Oh my god I could rant about a lot of this for hours, including what some of the comments discuss.
For now I'll just add my 2 cents to the main article topics.
Automatic Climate Control
In general I find that it works well and I don't know that I ever have felt the need to run it in manual. Not all cars offer the same manual controls. My SRX offers probably some of the best controls in that you can adjust as much or as little as you want. Other systems offer these adjustments but none seem to do it as intuitively as the SRX. In the SRX you have two main knobs. Fan speed and air direction. Temp is up and down via driver and passenger buttons. So you set your temp. Then, with the fan knob, you can set it to ANY fan speed manually. Or turn it all the way counterclockwise to "auto" and it'll do auto fan speed. All that typically does is use more fan speed when the current temp is further from the set temp and bring fan speed down as it gets closer. Which is exactly what you'd do manually except it does it without touching anything. Then on the right you have air direction. You can set any air outlet location, like any car, but turn it fully counterclockwise for full auto. What is cool is you can run everything in auto, just the fan in auto or just the air direction in auto. On the left, you press the button on the knob to turn on, or off, the A/C. In full auto it will default to A/C but I always disable it unless I need actual cooling, for fuel economy.
Particularly if the car has a strong A/C and heat performance (looking at GM classically, though today many cars do well here), auto climate works best. If you have the kind of heat or A/C that you always need to crank at max, then the auto isn't going to add much value.
I'll say one pet peeve before moving on:
You've got people like my mother, with climate control that can be set to a specific temperature, yet always set it to either 60 or 80, because it "works faster"
I don't need to get into why that is infuriating but it is. For what it's worth, automotive climate control is actually a lot more sophisticated than residential HVAC. It automatically adjusts the following: fan speed (house is on or off, or MAYBE 2 stage), where the air comes out in terms of the floor and defroster on heat and vents on cool (house is the same all the time), blend door setting (a house system is either on or off - in a car it will always have air moving but adjust how hot or cool the air is depending on demand).It is infuriating to keep telling my parents that setting the temp to 80 won't get it to 72 any faster than setting it to 72.
4 of my 6 cars have it.
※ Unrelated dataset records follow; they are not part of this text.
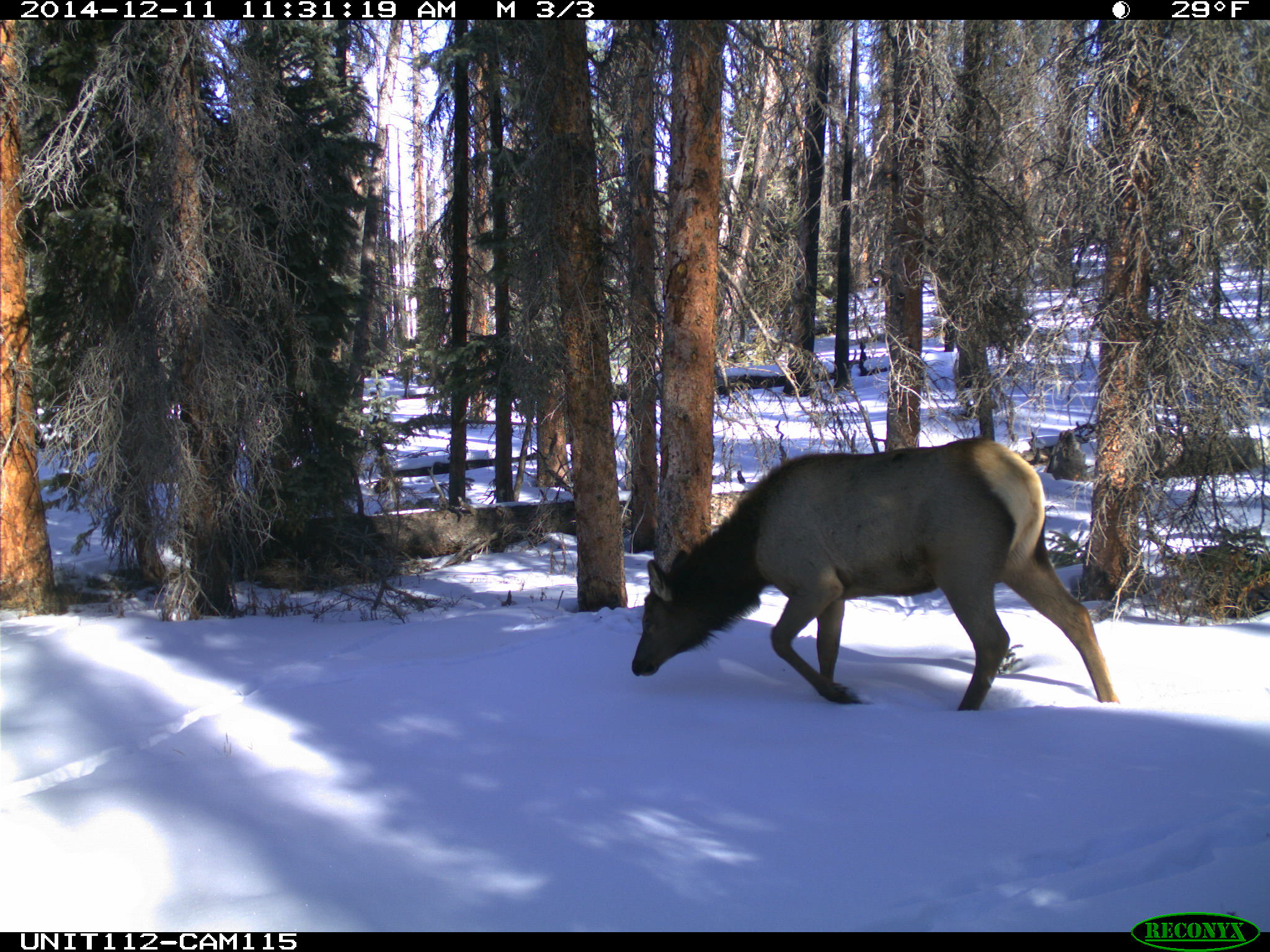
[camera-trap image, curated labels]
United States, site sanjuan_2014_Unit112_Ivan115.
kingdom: Animalia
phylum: Chordata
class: Mammalia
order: Artiodactyla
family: Cervidae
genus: Cervus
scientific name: Cervus elaphus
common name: red deer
Cervus elaphus (red deer).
And it works well in all of them. Except the Roadmaster has poor heat...
Is it necessary? No. Power windows and automatic transmissions aren't necessary, either. 400 hp isn't necessary. Let's not go down that road.
Rain-sensing wipers
My first real exposure to this was my STS so it's pretty new to me. And it works great in the STS because of two key decisions they made:
- The system is always on when intermittent is selected. No modes to worry about.
- It is ONLY for intermittent in that it does not try to run from no wipers up to high speed. Limiting the range of performance makes for a better user experience, because it is easier to optimize the performance when the scope is narrower.
The comments then get into fog lamps. Some folks are annoyed that people use them all the time. I don't get that. More light on the road (yes it is more in front of the car so you can't see further down the road). People can see you better. I use them every time it is dark. My Cadillacs have auto headlights but the fogs must always be manual.